J'effacerai les univers tangentiels et leurs manifestes patriotiques
calligraphiés sur papiers sanglants siglés aux en-têtes des pouvoirs et de leurs élites,
nous abolirons leur démagogie, leur métaphysiologie et mystériologie,
Je suis un papillon fou dans un ciel asservi aux croyances périmées,
je crois à l'azur, aux étoiles, à l'amour, à la vie,
j'arrive d'un futur d'arcs-en-ciel et de fraternité,
nous oblitérerons un passé sclérosé de philosophies atrophiées,
de corruption mentales, d'inadmissibles soumissions,
leurs injures, deviendront mots d'amour,
à ménager le mensonge, les belles idées rognent l'espoir,
nous inventerons une encre éthique, insoumise, un verbe nouveau
à l'exact de vérités opposables aux falsifications millénaires des manichéismes,
nous vomirons les fourberies, les charlatanismes, les dictatures
qui ont tué, génocidé, affamé la vie,
nous nous opposerons aux héritiers d'un passé falsificateur
qui au nom de prétentions astronomiques veulent coloniser mars
quand la terre et ses habitants meurent de soif, de faim et de désespérance.

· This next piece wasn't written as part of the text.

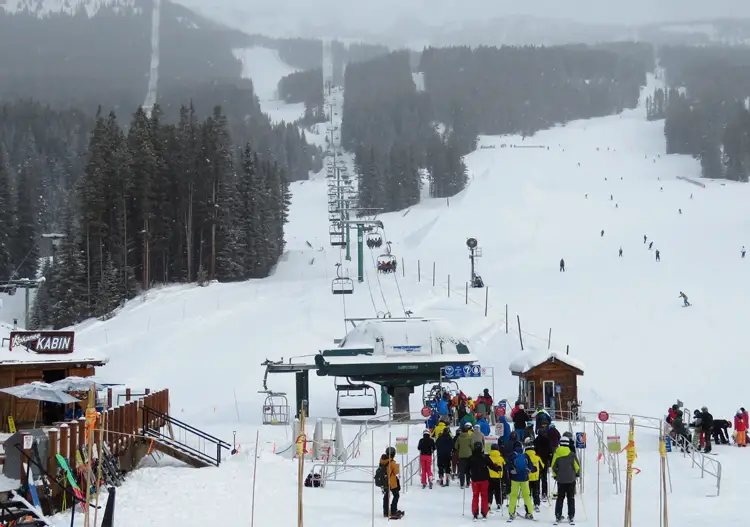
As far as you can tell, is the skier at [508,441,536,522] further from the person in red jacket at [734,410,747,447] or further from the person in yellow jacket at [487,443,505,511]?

L'incalculable est à nos portes,
nous pouvons éviter l'inexorable,
ils sont l'impudence,
nous serons le partage et le pardon.
Je suis un papillon noir,
fils des vents et des forêts,
de la vie sur une terre ronde,
l'enfant des peuples disparus
je suis tous les peuples,
je suis un papillon fou,
je crois à l'inflation des idées, à la résurrection du jour,
je suis une multitude
et nous arrivons pour délivrer demain
avec des mots sans artifice
qui parlent de mutations,
de consciences réinventées et d'honnêteté non sectaire.
Je suis un papillon noir,
un écho majeur de la révolte du vide,
un papillon fou,
je suis la multitude innombrable,
nos mots portent la lumière d'aimer aussi large que le vivant.